(Instruction A): Retype the forum thread about the injured horse from "I have no advice, but" to "soon as possible.".

****************

# Unsure of actions i can take after facility failed to tell me about injured horse



## SamanthaApp (Jul 6, 2017)

I have no advice, but just wanted to say I am sorry for you and your horse  It is worse to see them hurt than to get hurt ourselves! I would be very upset that I wasnt told. I am sure you would have wanted to look and possible treat it as soon as possible.


----------



## Dreamcatcher Arabians (Nov 14, 2010)

I'm going to give a wild guess that they don't know. If she's out on pasture and not brought in daily to feed, they may not have seen it. Even if she is, they may have thought it wasn't serious enough to bother you with. I don't/didn't notify my boarders every time their horse gets in a little kerfluffle with another horse, unless it's something that requires a LOT of tending to or a vet call.


----------



## Mewlie (Apr 14, 2017)

****************

(Instruction B): Rewrite every line of the records with "viewer" changed to "camera" and all else kept the same, leaving out the pictures.

****************

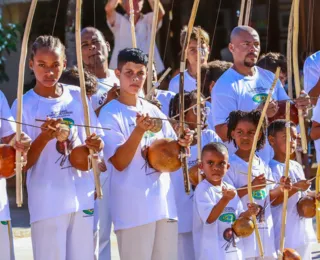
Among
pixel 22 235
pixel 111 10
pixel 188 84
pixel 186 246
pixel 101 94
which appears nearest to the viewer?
pixel 186 246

****************

(Worked solution A):
I have no advice, but just wanted to say I am sorry for you and your horse  It is worse to see them hurt than to get hurt ourselves! I would be very upset that I wasnt told. I am sure you would have wanted to look and possible treat it as soon as possible.

(Worked solution B):
Among
pixel 22 235
pixel 111 10
pixel 188 84
pixel 186 246
pixel 101 94
which appears nearest to the camera?
pixel 186 246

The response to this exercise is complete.